| DIRECTIONS FOR THIS TASK |
Check every line of the entries for "specific", and copy the lines that hold it.

Stored data
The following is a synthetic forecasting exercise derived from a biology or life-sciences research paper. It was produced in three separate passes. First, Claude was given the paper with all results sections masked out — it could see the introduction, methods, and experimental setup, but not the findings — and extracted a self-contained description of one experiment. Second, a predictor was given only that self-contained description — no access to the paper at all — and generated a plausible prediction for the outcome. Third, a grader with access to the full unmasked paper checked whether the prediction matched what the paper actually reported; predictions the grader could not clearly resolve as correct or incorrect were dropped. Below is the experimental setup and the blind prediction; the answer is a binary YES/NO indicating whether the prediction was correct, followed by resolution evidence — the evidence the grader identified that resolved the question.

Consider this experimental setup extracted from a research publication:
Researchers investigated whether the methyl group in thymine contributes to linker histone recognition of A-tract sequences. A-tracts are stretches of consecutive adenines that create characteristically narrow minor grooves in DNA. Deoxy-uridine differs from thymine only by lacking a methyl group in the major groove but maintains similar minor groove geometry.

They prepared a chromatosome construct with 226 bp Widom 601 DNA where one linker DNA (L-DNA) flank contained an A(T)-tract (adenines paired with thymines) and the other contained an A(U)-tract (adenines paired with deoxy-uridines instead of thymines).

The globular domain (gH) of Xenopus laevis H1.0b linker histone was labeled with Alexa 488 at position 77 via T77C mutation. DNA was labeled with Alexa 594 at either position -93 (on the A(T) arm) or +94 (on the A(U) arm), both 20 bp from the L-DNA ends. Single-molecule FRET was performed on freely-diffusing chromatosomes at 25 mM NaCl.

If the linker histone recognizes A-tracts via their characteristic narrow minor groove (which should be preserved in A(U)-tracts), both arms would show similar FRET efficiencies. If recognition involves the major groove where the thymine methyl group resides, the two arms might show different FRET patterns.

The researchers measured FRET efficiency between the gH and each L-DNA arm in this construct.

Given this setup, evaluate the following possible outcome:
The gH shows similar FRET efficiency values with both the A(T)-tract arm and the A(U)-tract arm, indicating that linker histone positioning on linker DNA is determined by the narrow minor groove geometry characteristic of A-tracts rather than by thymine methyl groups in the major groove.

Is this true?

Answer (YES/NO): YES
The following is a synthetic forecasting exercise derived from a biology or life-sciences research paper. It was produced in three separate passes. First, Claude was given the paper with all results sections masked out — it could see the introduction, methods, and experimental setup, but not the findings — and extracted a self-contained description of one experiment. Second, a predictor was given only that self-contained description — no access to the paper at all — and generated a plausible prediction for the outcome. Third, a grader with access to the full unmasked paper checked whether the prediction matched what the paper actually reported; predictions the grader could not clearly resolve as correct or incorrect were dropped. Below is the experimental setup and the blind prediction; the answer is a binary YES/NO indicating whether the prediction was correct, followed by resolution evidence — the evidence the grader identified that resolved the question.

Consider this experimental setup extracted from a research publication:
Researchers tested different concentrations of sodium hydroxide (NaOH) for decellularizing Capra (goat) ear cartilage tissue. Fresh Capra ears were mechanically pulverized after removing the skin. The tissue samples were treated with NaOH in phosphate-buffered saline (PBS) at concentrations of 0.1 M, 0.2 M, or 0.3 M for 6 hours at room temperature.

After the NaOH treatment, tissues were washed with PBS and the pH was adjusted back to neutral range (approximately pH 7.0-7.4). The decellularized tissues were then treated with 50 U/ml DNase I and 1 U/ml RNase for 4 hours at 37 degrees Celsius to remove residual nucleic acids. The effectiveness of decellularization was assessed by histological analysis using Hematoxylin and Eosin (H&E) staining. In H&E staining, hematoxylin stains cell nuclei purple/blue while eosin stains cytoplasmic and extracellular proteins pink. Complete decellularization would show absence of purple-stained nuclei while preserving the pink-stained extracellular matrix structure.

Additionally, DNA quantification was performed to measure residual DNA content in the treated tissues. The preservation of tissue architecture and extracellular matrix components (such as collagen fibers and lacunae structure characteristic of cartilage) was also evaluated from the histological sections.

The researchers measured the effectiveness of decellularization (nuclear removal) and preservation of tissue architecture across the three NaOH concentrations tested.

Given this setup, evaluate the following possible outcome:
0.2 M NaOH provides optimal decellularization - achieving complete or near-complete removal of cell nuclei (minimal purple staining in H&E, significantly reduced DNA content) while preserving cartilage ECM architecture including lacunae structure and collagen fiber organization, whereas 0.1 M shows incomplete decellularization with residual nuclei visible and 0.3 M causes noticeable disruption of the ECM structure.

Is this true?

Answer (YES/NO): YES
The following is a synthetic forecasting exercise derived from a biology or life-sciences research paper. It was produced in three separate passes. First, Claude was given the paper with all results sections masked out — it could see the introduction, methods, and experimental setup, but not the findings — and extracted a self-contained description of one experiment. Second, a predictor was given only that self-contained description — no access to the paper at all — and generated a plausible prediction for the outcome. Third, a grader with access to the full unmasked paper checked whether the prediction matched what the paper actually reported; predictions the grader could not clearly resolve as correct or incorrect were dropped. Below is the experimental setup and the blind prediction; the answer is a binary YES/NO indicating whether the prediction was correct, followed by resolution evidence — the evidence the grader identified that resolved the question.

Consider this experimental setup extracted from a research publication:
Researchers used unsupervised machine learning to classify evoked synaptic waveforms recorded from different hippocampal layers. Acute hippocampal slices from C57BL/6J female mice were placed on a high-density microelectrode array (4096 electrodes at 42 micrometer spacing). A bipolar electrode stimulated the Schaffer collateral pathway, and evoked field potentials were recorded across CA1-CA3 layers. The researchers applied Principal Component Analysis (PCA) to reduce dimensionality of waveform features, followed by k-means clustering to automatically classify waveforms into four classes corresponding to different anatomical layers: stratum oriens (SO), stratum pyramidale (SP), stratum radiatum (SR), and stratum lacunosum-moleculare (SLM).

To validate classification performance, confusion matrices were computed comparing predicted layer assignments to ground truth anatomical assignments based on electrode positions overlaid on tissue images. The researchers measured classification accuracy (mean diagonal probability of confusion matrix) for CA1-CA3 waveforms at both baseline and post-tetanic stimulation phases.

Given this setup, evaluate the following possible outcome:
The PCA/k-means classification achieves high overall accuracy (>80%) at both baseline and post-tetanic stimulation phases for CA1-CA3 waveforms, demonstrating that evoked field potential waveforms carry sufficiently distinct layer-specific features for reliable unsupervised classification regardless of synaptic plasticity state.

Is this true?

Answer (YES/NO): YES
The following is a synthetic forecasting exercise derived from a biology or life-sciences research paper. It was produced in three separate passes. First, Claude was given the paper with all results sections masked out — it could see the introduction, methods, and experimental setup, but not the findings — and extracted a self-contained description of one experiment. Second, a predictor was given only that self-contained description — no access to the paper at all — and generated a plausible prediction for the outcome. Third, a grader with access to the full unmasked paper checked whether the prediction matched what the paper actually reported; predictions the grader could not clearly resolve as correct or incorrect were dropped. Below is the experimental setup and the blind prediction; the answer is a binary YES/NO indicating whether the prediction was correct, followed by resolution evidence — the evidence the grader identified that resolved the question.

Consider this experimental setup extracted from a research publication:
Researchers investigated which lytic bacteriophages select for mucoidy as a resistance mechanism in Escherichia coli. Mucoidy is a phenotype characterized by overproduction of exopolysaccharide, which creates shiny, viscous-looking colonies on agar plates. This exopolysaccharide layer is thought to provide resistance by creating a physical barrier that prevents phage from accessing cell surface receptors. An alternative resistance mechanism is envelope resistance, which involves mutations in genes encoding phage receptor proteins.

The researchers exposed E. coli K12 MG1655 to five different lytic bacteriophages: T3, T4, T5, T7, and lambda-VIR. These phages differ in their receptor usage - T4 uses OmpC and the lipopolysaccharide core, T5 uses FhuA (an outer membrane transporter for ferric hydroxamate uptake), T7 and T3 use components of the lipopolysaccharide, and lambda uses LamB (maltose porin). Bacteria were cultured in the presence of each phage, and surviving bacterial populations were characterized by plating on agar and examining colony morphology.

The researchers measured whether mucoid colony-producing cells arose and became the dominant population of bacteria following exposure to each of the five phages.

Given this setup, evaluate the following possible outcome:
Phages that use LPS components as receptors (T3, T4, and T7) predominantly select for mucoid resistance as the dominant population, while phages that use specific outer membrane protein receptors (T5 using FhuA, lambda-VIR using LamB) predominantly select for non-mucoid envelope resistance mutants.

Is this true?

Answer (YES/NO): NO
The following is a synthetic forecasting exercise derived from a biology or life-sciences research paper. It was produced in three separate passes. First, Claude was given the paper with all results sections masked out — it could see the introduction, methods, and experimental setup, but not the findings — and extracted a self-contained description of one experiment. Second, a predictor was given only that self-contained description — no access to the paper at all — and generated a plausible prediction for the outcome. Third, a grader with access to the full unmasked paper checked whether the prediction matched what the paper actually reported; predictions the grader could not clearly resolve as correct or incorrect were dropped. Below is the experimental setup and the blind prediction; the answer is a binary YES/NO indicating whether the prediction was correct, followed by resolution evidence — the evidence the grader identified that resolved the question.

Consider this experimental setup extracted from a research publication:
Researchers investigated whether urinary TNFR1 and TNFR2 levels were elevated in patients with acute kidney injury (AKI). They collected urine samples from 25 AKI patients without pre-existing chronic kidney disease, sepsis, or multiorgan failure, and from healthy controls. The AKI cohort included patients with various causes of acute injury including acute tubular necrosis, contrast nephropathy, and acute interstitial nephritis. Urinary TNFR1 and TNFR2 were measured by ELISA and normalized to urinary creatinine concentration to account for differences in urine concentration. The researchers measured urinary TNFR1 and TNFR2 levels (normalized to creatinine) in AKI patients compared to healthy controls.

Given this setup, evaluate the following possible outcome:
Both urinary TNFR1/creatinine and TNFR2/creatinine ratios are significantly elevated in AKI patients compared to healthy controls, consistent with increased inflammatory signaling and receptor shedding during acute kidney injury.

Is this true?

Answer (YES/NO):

| FINISHED EXERCISE |
The PCA/k-means classification achieves high overall accuracy (>80%) at both baseline and post-tetanic stimulation phases for CA1-CA3 waveforms, demonstrating that evoked field potential waveforms carry sufficiently distinct layer-specific features for reliable unsupervised classification regardless of synaptic plasticity state.
Phages that use LPS components as receptors (T3, T4, and T7) predominantly select for mucoid resistance as the dominant population, while phages that use specific outer membrane protein receptors (T5 using FhuA, lambda-VIR using LamB) predominantly select for non-mucoid envelope resistance mutants.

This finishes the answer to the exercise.